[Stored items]
◇ ◇ ◇ ◇ ◇ ◇ ◇
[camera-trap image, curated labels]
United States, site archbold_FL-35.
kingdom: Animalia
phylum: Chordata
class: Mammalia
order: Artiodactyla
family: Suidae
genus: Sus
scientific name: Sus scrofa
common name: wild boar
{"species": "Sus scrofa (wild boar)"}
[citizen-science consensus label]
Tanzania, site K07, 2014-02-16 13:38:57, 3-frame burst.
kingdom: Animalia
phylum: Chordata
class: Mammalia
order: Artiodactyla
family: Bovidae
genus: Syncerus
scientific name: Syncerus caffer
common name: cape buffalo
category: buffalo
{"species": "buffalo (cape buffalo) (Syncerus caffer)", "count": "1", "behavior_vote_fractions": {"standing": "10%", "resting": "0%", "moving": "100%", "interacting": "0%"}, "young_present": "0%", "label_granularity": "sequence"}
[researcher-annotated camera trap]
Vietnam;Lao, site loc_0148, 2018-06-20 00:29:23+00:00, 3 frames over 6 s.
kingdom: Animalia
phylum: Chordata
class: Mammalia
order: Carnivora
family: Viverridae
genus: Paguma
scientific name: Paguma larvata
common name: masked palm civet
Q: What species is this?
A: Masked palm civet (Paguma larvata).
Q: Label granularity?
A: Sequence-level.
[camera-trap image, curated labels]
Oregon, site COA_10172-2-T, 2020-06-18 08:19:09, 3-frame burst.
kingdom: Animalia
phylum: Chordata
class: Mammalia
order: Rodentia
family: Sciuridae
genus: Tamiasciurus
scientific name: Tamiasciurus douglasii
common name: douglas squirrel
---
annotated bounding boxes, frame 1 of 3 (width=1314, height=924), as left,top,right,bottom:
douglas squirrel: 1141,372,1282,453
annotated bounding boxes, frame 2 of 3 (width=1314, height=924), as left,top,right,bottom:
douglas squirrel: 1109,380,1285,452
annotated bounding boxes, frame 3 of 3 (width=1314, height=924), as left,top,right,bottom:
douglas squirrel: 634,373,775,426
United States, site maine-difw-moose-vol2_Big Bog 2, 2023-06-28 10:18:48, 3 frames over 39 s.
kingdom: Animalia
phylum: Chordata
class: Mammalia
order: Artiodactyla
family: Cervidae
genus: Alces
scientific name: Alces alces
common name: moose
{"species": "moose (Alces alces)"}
◇ ◇ ◇ ◇ ◇ ◇ ◇
> [TASK ITEM]: Print the first line of the records above and each line after it, exactly, through the line with "United States, site maine-difw-moose-vol2_Big".

> [REPLY]:
[camera-trap image, curated labels]
United States, site archbold_FL-35.
kingdom: Animalia
phylum: Chordata
class: Mammalia
order: Artiodactyla
family: Suidae
genus: Sus
scientific name: Sus scrofa
common name: wild boar
{"species": "Sus scrofa (wild boar)"}
[citizen-science consensus label]
Tanzania, site K07, 2014-02-16 13:38:57, 3-frame burst.
kingdom: Animalia
phylum: Chordata
class: Mammalia
order: Artiodactyla
family: Bovidae
genus: Syncerus
scientific name: Syncerus caffer
common name: cape buffalo
category: buffalo
{"species": "buffalo (cape buffalo) (Syncerus caffer)", "count": "1", "behavior_vote_fractions": {"standing": "10%", "resting": "0%", "moving": "100%", "interacting": "0%"}, "young_present": "0%", "label_granularity": "sequence"}
[researcher-annotated camera trap]
Vietnam;Lao, site loc_0148, 2018-06-20 00:29:23+00:00, 3 frames over 6 s.
kingdom: Animalia
phylum: Chordata
class: Mammalia
order: Carnivora
family: Viverridae
genus: Paguma
scientific name: Paguma larvata
common name: masked palm civet
Q: What species is this?
A: Masked palm civet (Paguma larvata).
Q: Label granularity?
A: Sequence-level.
[camera-trap image, curated labels]
Oregon, site COA_10172-2-T, 2020-06-18 08:19:09, 3-frame burst.
kingdom: Animalia
phylum: Chordata
class: Mammalia
order: Rodentia
family: Sciuridae
genus: Tamiasciurus
scientific name: Tamiasciurus douglasii
common name: douglas squirrel
---
annotated bounding boxes, frame 1 of 3 (width=1314, height=924), as left,top,right,bottom:
douglas squirrel: 1141,372,1282,453
annotated bounding boxes, frame 2 of 3 (width=1314, height=924), as left,top,right,bottom:
douglas squirrel: 1109,380,1285,452
annotated bounding boxes, frame 3 of 3 (width=1314, height=924), as left,top,right,bottom:
douglas squirrel: 634,373,775,426
United States, site maine-difw-moose-vol2_Big Bog 2, 2023-06-28 10:18:48, 3 frames over 39 s.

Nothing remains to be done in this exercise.